Experts from UCL, Royal Free Hospital, and biotechnology company Freeline Therapeutics tested and are still evaluating a new type of adeno-associated virus (AAV) gene therapy candidate, called FLT180a, to treat severe and moderately severe cases of the condition for the paper, which was published in the New England Journal of Medicine.

Haemophilia B is a rare genetic bleeding disorder that is passed down from parent to child. It is caused by low levels of the factor IX (FIX) protein, which is needed to make blood clots that stop or stop bleeding. A more severe form of haemophilia B is far more common in men since the gene that makes the FIX protein is found only on the X chromosome.

Currently, haemophilia B sufferers must administer recombinant FIX, or regular replacement therapy, to themselves on a regular basis (often weekly) to stop severe bleeding. Patients may still have crippling joint injuries despite breakthroughs in treatment.

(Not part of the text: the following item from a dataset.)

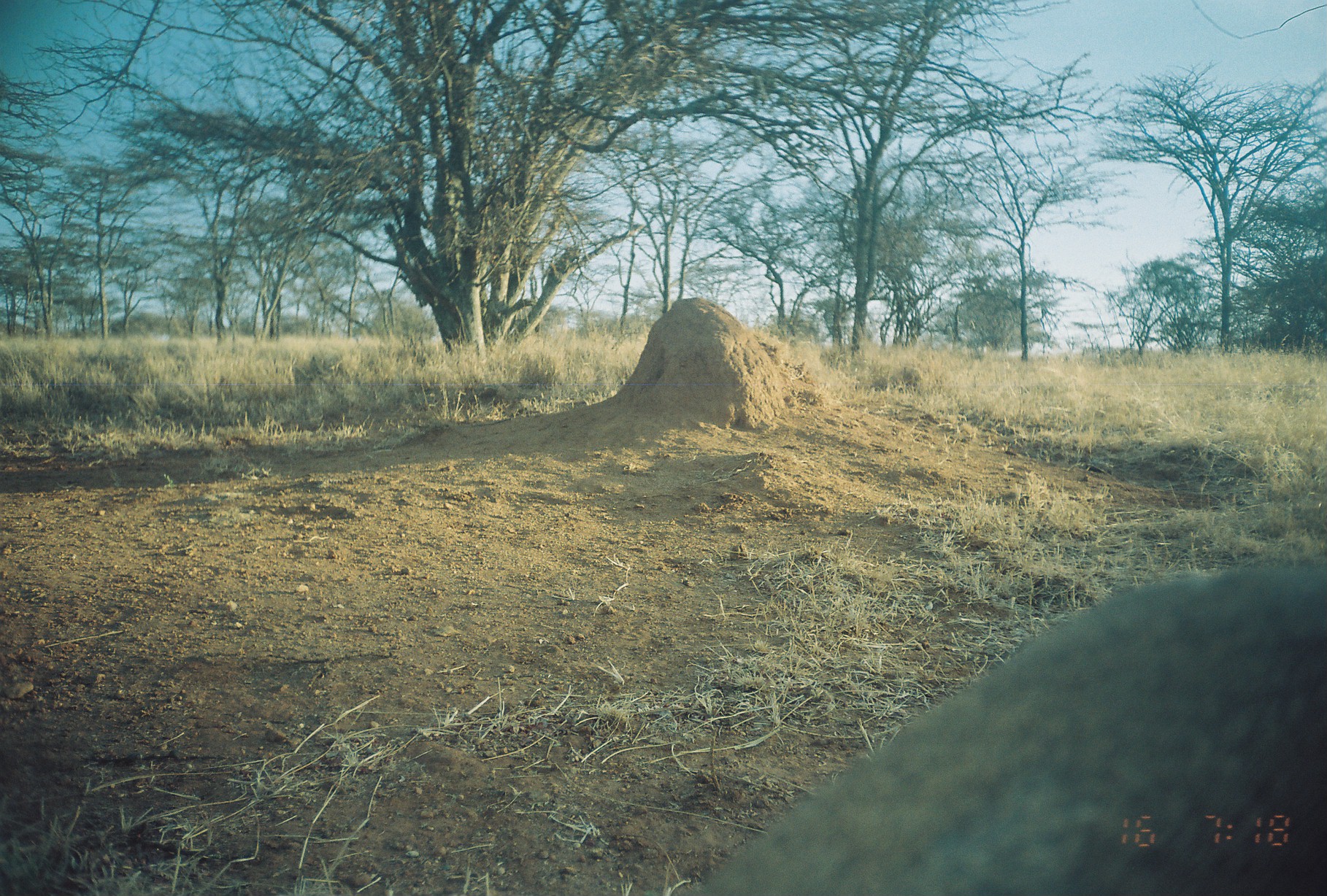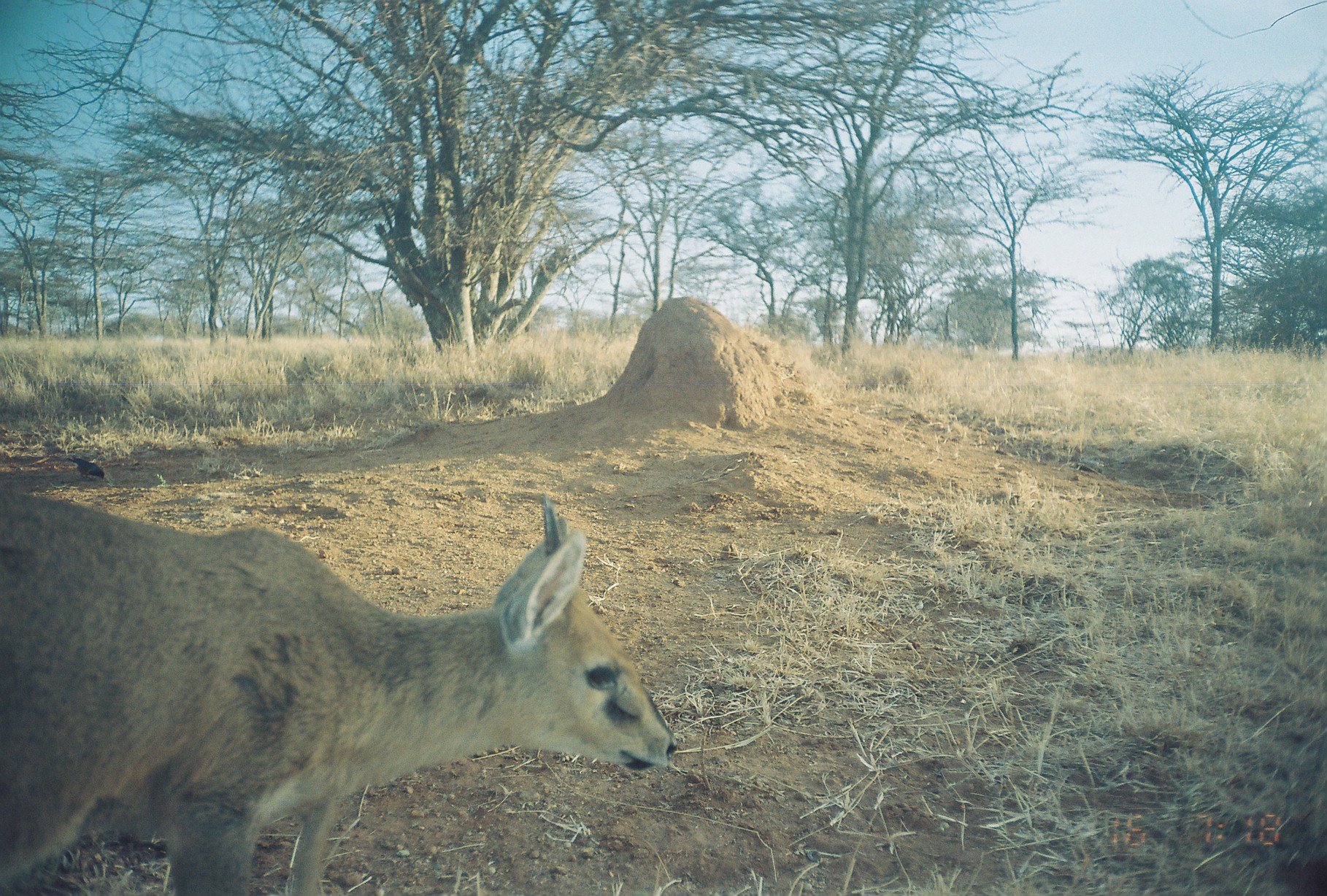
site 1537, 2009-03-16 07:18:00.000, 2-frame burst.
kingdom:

The Phase I/II multi-center clinical trial called B-AMAZE and the related long-term follow-up study found that a single treatment with FLT180a led to sustained production of FIX protein from the liver in nine out of ten patients at four different dose levels. This meant that regular replacement therapy was no longer needed.

Ten men with severe or moderately severe haemophilia B out of 17 who were screened and were 18 or older took part in the 26-week FLT180a trial. All of them are also taking part in the 15-year follow-up study to see how safe and long-lasting FIX expression is.

“Removing the need for haemophilia patients to regularly inject themselves with the missing protein is an important step in improving their quality of life,” says Lead author Professor Pratima Chowdary, adding “the long-term follow-up study will monitor the patients for durability of expression and surveillance for late effects.”

AAV gene therapy delivers a functional copy of a gene directly to patient tissues to make up for one that isn’t functioning properly by employing a package made from the proteins found in the virus’ outer coat. The blood is released with newly created proteins, and a single infusion can have long-lasting benefits.

To keep their immune systems from rejecting the therapy, patients had to take drugs that suppressed their immune systems for a few weeks to a few months. All of them reported known side effects.

Atypical blood clots occurred in one patient who received the highest dose of FLT180a and had the highest levels of FIX protein, despite the fact that the medication was generally well tolerated.

Professor Amit Nathwani, a co-founder of Freeline and co-author of the study from UCL Medical Sciences, adds: “Gene therapy is still a young field that pushes the boundaries of science for people with severe genetic diseases.

Professor Amit Nathwani, a co-founder of Freeline and co-author of the study from UCL Medical Sciences, adds: “Gene therapy is still a young field that pushes the boundaries of science for people with severe genetic diseases.

“The B-AMAZE long-term data add to the growing body of evidence that gene therapy has the potential to free patients from the challenges of having to adhere to lifelong therapy or could provide treatment where none exists today.”

In nine out of ten patients, the treatment led to a steady rise in the production of FIX protein, which made the bleeding stop. Additionally, they no longer needed weekly injections of the FIX protein.

After 26 weeks, five patients’ levels of FIX protein were normal, three patients’ levels were low but going up, and one patient who was given the highest dose had a level that was too high.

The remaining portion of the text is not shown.